Now come the data warehouse reports to inform regional sales managers that the marginal cost of producing those EEEs is higher than the regular ones, in fact it cuts significantly into the overall margins for shoes. So . . . they stop carrying your size and you have to go elsewhere at a much increased direct and indirect cost in time, car fumes and annoyance, not to mention the much larger lifetime sales loss to Big Mall Box, Inc. because they lost you as a customer forever.

This reminds me of the other efficient market created by computers that we know about -- the airline reservation racket, where highly-advanced theorists and programmers have created the yield management system to maximize airline ticket profits. This allows me to sit next to you and pay $400 for a round trip that cost you $1200, even though we bought our seats less than 24 hours apart. It has worked so well that the airlines are now being impelled to force small travel agents -- the bread and butter providers of business travelers and the backbone of their cash flow -- out of business. You say you prefer to book your flights with your friendly local travel agent? Sorry, go with Mega Agency or book 'em online . . . if you dare.

The moral of the story: no doubt data warehouses and yield management systems have their place, but never forget what their place is, especially when the well-dressed sales-, er, "corporate executive" is pitching you the latest Pet Rock, er, data cube presentation technology.

-- Fred Heutte, November 2, 1997

Only a couple days after my last comment, I was paging through the October 27 issue of Information Week and came across a Tandem ad, running double-truck across pages 54-55:

[First, you have to imagine a large thirty-ish guy standing in a doorway, wearing a diaper. Ok, got that?]


"If a data mining query discovers that between 6 and 8pm men buy diapers and beer, chances are you'll see more diapers and beer. It's with this kind of valuable -- and sometimes odd -- information that Tandem is helping people in retail, banking, telecommunications and insurance uncover business opportunities."

This also uncovers a recurring theme in modern data processing, one that changed the traditional acronym of GIGO from "garbage in/garbage out" to "garbage in/gospel out".

-- Fred Heutte, November 6, 1997

Whenever I see someone trying to explain or justify data warehousing, almost inevitably the Parable of the Beer and Diapers is brought up. It has entered the apocrypha of the data warehousing community as the single compelling example of the utility of data warehousing. In every case, it is attributed to a different corporation, often to some nameless "large retail store." It has all the markings of an Urban Legend, like the one about the guy who wakes up in a hotel in a foreign city in a bathtub full of ice, a splitting pain in his side, and a note written on the mirror saying "Call 911," his kidneys having been removed by organ bootleggers. Does anyone know if the Beer and Diapers story actually happened, or if some enterprising Tom Vu of the data warehousing world made it up?
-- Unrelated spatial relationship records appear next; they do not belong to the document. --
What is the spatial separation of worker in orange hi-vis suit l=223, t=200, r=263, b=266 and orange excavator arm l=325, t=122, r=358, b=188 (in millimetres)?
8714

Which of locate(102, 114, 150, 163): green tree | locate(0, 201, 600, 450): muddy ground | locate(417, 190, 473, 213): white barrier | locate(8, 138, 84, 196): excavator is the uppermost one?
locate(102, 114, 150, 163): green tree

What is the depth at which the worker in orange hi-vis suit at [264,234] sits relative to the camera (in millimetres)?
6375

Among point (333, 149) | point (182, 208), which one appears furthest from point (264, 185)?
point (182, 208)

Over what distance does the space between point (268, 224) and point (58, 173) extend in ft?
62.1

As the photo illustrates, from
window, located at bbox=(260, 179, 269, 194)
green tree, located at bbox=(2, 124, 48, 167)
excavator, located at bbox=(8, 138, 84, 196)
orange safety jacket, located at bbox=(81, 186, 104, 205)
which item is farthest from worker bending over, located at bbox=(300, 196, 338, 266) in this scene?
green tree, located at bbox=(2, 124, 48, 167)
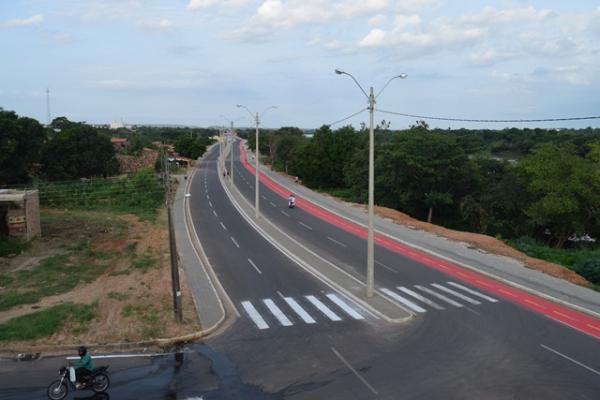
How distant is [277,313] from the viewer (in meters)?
18.8

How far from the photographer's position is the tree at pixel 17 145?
51688 millimetres

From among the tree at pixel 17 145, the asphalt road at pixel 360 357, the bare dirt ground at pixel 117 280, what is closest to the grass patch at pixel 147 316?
the bare dirt ground at pixel 117 280

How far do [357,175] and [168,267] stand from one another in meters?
37.8

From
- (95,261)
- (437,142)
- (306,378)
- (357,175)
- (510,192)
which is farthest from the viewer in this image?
(357,175)

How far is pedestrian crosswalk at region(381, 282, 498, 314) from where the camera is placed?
19.4 m

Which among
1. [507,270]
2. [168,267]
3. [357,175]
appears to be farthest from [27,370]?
[357,175]

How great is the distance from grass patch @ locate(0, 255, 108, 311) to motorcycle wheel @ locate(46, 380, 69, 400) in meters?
9.04

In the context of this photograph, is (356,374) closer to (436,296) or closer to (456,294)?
(436,296)

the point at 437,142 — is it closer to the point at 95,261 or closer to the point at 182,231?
the point at 182,231

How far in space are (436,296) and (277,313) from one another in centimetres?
655

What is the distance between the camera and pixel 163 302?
19938mm

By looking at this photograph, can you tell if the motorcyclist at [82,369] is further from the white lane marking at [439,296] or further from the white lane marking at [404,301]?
the white lane marking at [439,296]

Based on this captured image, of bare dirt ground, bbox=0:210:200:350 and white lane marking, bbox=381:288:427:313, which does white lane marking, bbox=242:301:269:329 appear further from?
white lane marking, bbox=381:288:427:313

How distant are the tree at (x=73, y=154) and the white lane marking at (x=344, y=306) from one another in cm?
5550
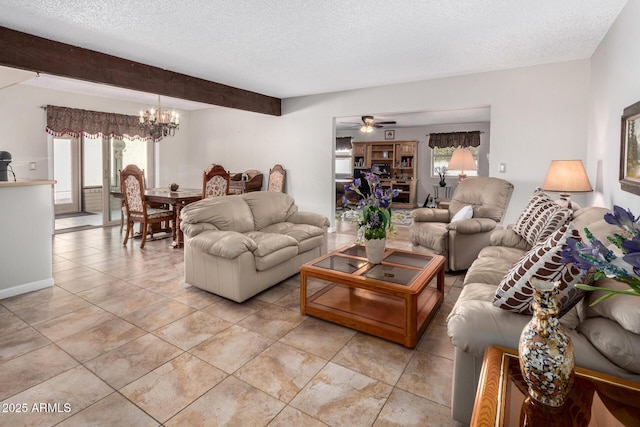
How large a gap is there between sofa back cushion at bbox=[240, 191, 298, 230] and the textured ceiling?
5.17 ft

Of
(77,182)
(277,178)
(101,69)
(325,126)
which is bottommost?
(77,182)

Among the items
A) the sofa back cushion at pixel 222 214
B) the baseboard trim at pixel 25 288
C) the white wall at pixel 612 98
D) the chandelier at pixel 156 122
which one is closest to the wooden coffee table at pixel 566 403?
the white wall at pixel 612 98

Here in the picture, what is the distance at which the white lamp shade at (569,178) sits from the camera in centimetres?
349

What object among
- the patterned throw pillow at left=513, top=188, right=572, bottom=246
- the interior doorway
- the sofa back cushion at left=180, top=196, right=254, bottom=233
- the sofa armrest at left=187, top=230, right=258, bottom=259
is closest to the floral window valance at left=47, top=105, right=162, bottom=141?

-- Jin Choi, February 2, 1999
Here is where the Diapers/Beer NOT LEGEND came from:

From: Ronny Kohavi Date: Thu, 06 Jul 2000 22:16:36 -0700 Subject: Origin of "diapers and beer" For my invited talk at ICML in 1998, I tracked the beer and diapers example further. Check out slide 21 in

Basically, I found the person in Blischok's group who ran the queries. K. Heath ran self joins in SQL (1990), trying to find two itemsets that have baby items, which are particularly profitable. She found this beer and diapers pattern in their data of 50 stores over a day period.

When I talked to her, she mentioned that she didn't think the pattern was significant, but it was interesting.